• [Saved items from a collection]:

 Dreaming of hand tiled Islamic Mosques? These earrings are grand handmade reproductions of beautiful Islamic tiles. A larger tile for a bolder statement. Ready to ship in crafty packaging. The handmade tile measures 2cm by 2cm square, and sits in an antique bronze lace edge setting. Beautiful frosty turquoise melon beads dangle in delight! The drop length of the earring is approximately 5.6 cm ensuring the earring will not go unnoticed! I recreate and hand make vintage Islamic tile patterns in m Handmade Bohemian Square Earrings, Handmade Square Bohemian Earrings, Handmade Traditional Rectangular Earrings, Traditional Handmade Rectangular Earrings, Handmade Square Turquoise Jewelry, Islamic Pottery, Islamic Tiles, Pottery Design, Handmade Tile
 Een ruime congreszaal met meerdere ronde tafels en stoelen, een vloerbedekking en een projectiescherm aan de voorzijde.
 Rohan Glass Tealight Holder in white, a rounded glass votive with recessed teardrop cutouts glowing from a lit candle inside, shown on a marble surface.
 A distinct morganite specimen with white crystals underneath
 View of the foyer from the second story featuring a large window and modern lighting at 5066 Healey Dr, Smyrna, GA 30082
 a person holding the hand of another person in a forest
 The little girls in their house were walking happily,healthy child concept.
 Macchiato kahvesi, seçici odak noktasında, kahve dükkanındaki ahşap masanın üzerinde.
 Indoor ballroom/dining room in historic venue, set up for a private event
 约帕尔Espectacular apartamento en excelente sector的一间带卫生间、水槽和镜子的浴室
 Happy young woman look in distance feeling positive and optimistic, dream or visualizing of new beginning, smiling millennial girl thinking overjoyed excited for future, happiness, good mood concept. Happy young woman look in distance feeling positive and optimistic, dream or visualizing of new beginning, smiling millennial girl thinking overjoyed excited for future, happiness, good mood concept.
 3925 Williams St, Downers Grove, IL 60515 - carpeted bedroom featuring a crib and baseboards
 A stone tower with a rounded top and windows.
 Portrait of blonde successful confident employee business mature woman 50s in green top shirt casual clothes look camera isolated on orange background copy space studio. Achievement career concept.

• [Try it]:
Set down all of the lines above again, word for word, without changing anything in them.

• [Task result]:
 Dreaming of hand tiled Islamic Mosques? These earrings are grand handmade reproductions of beautiful Islamic tiles. A larger tile for a bolder statement. Ready to ship in crafty packaging. The handmade tile measures 2cm by 2cm square, and sits in an antique bronze lace edge setting. Beautiful frosty turquoise melon beads dangle in delight! The drop length of the earring is approximately 5.6 cm ensuring the earring will not go unnoticed! I recreate and hand make vintage Islamic tile patterns in m Handmade Bohemian Square Earrings, Handmade Square Bohemian Earrings, Handmade Traditional Rectangular Earrings, Traditional Handmade Rectangular Earrings, Handmade Square Turquoise Jewelry, Islamic Pottery, Islamic Tiles, Pottery Design, Handmade Tile
 Een ruime congreszaal met meerdere ronde tafels en stoelen, een vloerbedekking en een projectiescherm aan de voorzijde.
 Rohan Glass Tealight Holder in white, a rounded glass votive with recessed teardrop cutouts glowing from a lit candle inside, shown on a marble surface.
 A distinct morganite specimen with white crystals underneath
 View of the foyer from the second story featuring a large window and modern lighting at 5066 Healey Dr, Smyrna, GA 30082
 a person holding the hand of another person in a forest
 The little girls in their house were walking happily,healthy child concept.
 Macchiato kahvesi, seçici odak noktasında, kahve dükkanındaki ahşap masanın üzerinde.
 Indoor ballroom/dining room in historic venue, set up for a private event
 约帕尔Espectacular apartamento en excelente sector的一间带卫生间、水槽和镜子的浴室
 Happy young woman look in distance feeling positive and optimistic, dream or visualizing of new beginning, smiling millennial girl thinking overjoyed excited for future, happiness, good mood concept. Happy young woman look in distance feeling positive and optimistic, dream or visualizing of new beginning, smiling millennial girl thinking overjoyed excited for future, happiness, good mood concept.
 3925 Williams St, Downers Grove, IL 60515 - carpeted bedroom featuring a crib and baseboards
 A stone tower with a rounded top and windows.
 Portrait of blonde successful confident employee business mature woman 50s in green top shirt casual clothes look camera isolated on orange background copy space studio. Achievement career concept.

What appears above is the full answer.